Black body and black body radiation
By Prevost’s theory of
exchanges, bodies in temperature equilibrium with their surroundings emit
radiation of the same character and intensity as that which they absorb.
Lampblack, for examples, possesses the power of absorbing nearly all the
radiation which is incident upon it and retains this power as its temperature
is raised. Such a body having the power to absorb radiation of all wave-lengths
completely is termed a black body. No
material surface absorbs all the radiant energy incident on it. Lampblack reflects
about 2% and so it approximates very closely to a black body. A black body is
realized experimentally by having a uniform temperature enclosure with an
aperture, small in comparison with the internal dimensions of the enclosure,
through which the radiation may emerge.

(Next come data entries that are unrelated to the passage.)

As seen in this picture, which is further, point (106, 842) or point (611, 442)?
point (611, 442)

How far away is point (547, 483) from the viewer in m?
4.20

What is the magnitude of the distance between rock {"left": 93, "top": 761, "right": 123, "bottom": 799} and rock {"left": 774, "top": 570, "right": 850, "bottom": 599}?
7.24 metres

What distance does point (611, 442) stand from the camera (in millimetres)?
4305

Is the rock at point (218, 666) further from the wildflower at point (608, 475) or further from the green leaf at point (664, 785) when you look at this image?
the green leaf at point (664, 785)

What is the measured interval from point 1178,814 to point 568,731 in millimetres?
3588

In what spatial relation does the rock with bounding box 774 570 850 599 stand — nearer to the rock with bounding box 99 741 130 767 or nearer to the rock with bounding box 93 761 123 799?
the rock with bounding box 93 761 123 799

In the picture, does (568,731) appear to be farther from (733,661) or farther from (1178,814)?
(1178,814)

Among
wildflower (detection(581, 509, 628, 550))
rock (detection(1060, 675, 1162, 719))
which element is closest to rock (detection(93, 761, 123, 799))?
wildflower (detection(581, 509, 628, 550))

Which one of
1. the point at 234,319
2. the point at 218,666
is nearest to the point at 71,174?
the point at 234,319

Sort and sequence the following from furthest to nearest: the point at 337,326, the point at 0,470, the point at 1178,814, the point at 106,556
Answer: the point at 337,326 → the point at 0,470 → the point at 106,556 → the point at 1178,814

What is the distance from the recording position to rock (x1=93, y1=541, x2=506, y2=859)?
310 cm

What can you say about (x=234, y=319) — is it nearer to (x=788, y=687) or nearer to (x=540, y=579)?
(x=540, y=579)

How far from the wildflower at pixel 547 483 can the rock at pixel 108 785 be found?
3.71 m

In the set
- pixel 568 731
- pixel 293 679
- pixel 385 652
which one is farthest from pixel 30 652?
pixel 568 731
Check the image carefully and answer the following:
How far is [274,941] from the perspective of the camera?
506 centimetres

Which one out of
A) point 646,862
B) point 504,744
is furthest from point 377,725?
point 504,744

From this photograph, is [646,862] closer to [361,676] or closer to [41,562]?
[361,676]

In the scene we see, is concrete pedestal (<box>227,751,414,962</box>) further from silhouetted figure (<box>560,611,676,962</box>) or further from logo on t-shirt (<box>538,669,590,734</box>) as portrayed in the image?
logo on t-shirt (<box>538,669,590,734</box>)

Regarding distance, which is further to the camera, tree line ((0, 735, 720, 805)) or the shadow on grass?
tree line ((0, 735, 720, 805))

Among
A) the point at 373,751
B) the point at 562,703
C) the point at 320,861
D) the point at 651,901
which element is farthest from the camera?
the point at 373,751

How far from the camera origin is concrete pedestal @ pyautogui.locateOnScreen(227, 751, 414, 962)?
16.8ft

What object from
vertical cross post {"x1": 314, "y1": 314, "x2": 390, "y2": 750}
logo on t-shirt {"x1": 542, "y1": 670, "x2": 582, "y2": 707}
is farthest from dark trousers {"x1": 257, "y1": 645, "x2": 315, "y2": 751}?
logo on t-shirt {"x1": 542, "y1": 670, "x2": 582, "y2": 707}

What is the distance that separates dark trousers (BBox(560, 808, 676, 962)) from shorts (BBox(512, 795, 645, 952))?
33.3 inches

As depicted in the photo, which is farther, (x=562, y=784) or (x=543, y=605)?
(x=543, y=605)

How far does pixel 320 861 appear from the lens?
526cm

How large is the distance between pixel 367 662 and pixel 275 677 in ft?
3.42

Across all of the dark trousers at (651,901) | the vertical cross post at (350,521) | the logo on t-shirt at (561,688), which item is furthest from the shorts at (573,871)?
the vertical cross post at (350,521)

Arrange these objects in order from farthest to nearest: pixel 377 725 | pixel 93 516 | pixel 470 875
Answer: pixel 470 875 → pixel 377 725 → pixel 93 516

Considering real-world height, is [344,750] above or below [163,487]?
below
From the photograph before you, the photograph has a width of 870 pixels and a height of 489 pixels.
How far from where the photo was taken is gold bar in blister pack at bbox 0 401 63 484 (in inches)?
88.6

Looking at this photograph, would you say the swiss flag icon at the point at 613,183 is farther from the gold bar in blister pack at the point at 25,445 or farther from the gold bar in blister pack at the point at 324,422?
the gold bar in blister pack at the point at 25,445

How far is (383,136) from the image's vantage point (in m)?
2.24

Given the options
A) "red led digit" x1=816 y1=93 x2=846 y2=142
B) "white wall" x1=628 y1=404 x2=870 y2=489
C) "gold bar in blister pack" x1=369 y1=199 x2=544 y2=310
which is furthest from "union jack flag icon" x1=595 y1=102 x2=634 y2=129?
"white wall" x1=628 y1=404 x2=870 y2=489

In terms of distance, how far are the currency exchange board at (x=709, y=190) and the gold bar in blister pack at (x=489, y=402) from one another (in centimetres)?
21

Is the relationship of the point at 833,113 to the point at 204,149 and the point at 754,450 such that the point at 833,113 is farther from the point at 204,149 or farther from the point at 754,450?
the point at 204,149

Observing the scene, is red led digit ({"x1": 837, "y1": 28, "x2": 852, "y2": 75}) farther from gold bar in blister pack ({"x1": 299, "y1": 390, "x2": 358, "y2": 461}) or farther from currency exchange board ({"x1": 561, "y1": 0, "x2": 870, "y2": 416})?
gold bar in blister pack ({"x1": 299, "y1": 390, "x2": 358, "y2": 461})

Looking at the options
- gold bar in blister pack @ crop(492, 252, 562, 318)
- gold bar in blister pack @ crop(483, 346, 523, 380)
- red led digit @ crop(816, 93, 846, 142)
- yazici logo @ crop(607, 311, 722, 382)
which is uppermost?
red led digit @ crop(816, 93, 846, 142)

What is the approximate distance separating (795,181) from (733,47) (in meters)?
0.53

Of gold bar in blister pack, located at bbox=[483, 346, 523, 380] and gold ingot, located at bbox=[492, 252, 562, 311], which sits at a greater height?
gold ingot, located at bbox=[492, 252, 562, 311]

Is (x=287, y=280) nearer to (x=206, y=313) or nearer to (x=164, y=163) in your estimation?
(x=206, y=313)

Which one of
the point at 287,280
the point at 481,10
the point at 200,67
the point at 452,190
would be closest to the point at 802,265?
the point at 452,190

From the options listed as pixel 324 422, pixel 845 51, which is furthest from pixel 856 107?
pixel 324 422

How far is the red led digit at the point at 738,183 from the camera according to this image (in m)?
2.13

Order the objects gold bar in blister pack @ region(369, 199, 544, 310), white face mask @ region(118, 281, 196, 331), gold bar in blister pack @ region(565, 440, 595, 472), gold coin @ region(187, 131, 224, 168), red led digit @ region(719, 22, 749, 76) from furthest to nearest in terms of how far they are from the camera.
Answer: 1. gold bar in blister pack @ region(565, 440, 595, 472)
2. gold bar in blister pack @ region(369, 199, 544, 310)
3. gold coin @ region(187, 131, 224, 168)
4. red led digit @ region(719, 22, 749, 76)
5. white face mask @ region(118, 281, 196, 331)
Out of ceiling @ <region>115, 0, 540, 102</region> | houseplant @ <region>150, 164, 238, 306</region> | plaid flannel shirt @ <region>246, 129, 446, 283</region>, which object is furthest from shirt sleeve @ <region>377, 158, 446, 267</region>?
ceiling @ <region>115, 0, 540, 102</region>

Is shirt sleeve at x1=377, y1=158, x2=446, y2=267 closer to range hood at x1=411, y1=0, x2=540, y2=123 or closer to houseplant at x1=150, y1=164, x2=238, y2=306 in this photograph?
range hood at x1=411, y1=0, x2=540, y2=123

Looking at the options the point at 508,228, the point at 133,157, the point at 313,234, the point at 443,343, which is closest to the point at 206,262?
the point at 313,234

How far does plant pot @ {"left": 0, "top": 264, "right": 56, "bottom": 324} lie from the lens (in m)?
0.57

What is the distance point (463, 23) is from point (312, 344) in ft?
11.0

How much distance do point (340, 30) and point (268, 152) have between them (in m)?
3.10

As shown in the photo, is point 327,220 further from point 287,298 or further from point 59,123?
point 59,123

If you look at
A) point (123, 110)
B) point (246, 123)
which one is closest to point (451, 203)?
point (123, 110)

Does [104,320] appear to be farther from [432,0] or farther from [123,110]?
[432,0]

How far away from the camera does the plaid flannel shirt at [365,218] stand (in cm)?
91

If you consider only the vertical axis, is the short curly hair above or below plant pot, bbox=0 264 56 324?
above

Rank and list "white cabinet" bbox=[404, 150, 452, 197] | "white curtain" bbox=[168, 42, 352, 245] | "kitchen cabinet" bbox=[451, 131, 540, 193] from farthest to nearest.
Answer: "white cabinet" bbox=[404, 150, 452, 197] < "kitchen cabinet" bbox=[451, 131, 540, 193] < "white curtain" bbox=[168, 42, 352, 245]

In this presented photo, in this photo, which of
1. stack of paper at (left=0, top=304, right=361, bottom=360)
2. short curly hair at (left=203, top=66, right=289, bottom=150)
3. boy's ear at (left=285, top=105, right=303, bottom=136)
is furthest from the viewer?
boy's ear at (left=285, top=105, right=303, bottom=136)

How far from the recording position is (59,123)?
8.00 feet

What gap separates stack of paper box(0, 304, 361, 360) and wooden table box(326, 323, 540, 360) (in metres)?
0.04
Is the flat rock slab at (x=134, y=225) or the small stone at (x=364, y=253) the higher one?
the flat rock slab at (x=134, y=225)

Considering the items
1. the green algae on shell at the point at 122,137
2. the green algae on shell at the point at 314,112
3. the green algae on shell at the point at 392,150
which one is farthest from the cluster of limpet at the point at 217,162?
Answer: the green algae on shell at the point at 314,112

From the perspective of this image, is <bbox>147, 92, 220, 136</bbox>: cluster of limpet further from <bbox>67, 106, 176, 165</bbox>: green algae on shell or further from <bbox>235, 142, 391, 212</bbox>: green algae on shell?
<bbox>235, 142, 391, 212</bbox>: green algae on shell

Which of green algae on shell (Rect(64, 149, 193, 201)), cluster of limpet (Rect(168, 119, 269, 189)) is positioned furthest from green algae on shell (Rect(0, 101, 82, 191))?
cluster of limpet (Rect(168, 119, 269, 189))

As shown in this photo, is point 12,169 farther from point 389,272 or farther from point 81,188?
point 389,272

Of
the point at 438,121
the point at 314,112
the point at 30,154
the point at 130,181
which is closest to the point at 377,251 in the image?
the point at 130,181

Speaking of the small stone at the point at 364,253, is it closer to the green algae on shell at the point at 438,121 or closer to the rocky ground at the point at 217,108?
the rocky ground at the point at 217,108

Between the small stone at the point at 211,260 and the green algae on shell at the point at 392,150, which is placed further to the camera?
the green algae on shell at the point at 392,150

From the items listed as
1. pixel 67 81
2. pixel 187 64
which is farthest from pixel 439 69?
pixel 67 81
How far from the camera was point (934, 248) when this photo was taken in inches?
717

The emission of thermal radiation from
and the absorption of radiation from and the absorption of radiation of all
wave-lengths passing into, such an enclosure is complete. This radiation from
such an enclosure is known as black body
radiation or more appropriately full
radiation. The smaller the aperture, the more completely is the radiation
black. So a correction is to be applied for the lack of blackness due to the
finite size of the aperture. This is due to the fact that some of the radiation
coming from the wall is able to escape out and the state of thermodynamic
equilibrium does not hold. This is avoided by Fery in his particular type of
black body.
Application of Kirchhoff’s law to astrophysics
Kirchhoff’s law was
responsible for the birth of two entirely new branches of science, astrophysics
(physics of the suns and stars) and spectroscopy.
In 1680 Newton had shown that the sunlight can be
decomposed by means of a prism into seven colors of the rainbow, but
Fraunhofer, who repeated the experiment in 1801 with better instruments, found
to hiss surprise that the spectrum was not continuous but crossed by dark
lines. He could not account for the origin of these dark lines, neither did any
of his contemporaries. But he realized their great importance, measured them
and catalogued their wave-lengths. He also investigated the light from stars
and found similar dark lines in their spectra. Other physicists, notably,
Fizeau observed that if the solar spectrum is examined side by side with the
spectrum from a sodium flame, the two yellow lines of the sodium spectrum
occupy the same place as the Fraunhofer D-lines in the solar spectrum. Similar
is the case with the hydrogen spectrum. Although these facts paved the way for
a possible solution, the dark lines of Fraunhofer remain unexplained, until
Kirchhoff completely solved the problem on the basis of his law.
Kirchhoff arrived at the
same law from thermodynamic reasoning and apply it to explain the dark lines as
follows:
Sodium can emit the D-lines
when it is excited; hence it can also absorb the same light when white light
falls upon it and allows other light to pass through it unaffected. The gases
in the outer cooler mantle round the sun, therefore, deprive the continuous
spectrum from the central mass of the lines they themselves can emit and give
rise to the dark lines. The D-lines (absorption spectrum of sodium) in the
Fraunhofer spectrum prove that there is sodium in the sun’s atmosphere.
Similarly, the other dark lines testify to the presence of their respective
elements in the sun’s atmosphere. The presence of dark lines in the spectra of
stars is accounted for in similar manner. It is by the analysis of such dark
lines, one is able to tell of what elements the analysis of such dark lines,
one is able to tell of what elements the cooler atmosphere surrounding the sun
and stars are composed.
Kirchhoff’s discovery is of
much greater importance than the mere success in explaining the fraunhofer
bands. It clearly asserts that every
different type of atom, when it is properly excited emits light of definite
wavelength which is characteristic of the atom.
Radiation pyrometers
Pyrometers are instruments
for measuring high temperatures by means of radiation. In most thermometers the
elements must be brought into contact with the body and if the temperature is
too high the element is likely to melt. The radiation method does not depend
upon contact with the body and so has not this limitation, but does assume that
the body is a perfect black body. Frequently this will not be so and as a
result the measured temperature will be lower than the actual.